**Task details:** The required output is the line containing "For the point" through the final line of the material below, printed exactly, with no other lines.

-- Start of Input rows --

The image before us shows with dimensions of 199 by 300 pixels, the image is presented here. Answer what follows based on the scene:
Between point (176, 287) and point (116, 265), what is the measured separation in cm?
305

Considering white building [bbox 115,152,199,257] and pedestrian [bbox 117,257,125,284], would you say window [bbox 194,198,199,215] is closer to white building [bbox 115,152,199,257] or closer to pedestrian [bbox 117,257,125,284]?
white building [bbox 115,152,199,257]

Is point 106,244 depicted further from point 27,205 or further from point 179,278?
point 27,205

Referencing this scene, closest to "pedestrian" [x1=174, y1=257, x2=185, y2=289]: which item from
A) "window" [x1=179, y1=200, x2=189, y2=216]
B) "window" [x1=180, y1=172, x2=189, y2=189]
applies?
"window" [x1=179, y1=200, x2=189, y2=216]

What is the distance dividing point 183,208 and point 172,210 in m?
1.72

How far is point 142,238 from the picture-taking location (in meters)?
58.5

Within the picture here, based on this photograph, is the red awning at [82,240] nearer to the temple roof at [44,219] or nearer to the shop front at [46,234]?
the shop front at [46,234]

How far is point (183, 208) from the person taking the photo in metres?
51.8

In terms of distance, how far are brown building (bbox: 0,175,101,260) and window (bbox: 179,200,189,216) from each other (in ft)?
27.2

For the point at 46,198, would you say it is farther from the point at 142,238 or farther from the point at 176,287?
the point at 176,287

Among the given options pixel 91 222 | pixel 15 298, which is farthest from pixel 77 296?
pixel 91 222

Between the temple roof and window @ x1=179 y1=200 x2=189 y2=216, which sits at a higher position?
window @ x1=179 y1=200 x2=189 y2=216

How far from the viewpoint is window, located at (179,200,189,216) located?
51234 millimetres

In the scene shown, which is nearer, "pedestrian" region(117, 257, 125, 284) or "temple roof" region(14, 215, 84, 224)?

-- End of Input rows --

**Result of this exercise:**
For the point at 46,198, would you say it is farther from the point at 142,238 or farther from the point at 176,287?
the point at 176,287

Among the given options pixel 91 222 | pixel 15 298, which is farthest from pixel 77 296?
pixel 91 222

Between the temple roof and window @ x1=179 y1=200 x2=189 y2=216, which sits at a higher position?
window @ x1=179 y1=200 x2=189 y2=216

How far from the viewpoint is window, located at (179,200,189,216) located?
51234 millimetres

In the scene shown, which is nearer, "pedestrian" region(117, 257, 125, 284) or "temple roof" region(14, 215, 84, 224)?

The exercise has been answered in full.